In other remarks, the bailed out prisoners and their legal representatives from the Tlachinollan Human Rights Center of the Mountain denounced the November 2015 murders of four CRAC officers in Tixtla, expressed solidarity with striking Mexican teachers, demanded the return of the 43 forcibly disappeared Ayotzinapa college students, and urged the release of three remaining imprisoned CRAC members-Gonzalo Molina, Arturo Campos and Samuel Ramirez.

Interviewed from jail in the state capital of Chilpancingo, Molina called for the complete dropping of charges against both the jailed and bailed out CRAC members, adding that the men just released still confront legal charges and must regularly report to the appropriate authorities. "They will be outside but (in effect) incarcerated," Molina said.

Molina added that the legal attacks against his organization were being "unmasked" in plain public view, but assured that the CRAC is a structured organization which "works and will continue working."

Now nearly 21 years old, the CRAC is a community police force in Indigenous communities of Guerrero that operates law enforcement and justice systems based on uses and customs as well as international and Mexican laws that uphold the right of Indigenous peoples to self-determination.

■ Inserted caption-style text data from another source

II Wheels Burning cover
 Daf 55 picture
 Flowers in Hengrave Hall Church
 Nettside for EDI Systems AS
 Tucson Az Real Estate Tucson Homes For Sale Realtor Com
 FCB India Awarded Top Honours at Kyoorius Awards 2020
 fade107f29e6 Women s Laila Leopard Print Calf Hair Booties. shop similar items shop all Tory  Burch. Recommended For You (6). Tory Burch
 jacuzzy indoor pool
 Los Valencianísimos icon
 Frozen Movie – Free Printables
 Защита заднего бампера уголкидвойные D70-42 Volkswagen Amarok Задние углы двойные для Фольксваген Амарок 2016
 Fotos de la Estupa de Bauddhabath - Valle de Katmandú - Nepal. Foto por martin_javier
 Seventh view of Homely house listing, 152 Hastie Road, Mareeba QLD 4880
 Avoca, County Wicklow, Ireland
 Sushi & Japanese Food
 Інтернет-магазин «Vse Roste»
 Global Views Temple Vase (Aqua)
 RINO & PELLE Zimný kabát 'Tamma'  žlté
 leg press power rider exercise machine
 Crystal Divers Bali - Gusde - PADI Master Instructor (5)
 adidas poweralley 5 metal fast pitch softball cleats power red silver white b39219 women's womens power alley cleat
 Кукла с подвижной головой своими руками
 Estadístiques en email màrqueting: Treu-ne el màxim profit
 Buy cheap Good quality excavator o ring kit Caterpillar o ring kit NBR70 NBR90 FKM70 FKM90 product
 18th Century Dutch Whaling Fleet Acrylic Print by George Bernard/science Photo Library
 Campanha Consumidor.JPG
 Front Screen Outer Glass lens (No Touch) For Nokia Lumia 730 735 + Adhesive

The movement took shape after the 1994 Zapatista uprising inspired Indigenous communities across Mexico to demand greater autonomy and self-governance.

Although the CRAC has been credited with reducing crime and instituting alternative justice programs such as community reeducation in places where it operates, the Indigenous organization has periodically clashed with state and federal authorities over the years.

Supporters of the CRAC members jailed in 2013 maintain that the arrests were part of a frame-up designed to neutralize an organization which had affected vested and criminal interests in Guerrero.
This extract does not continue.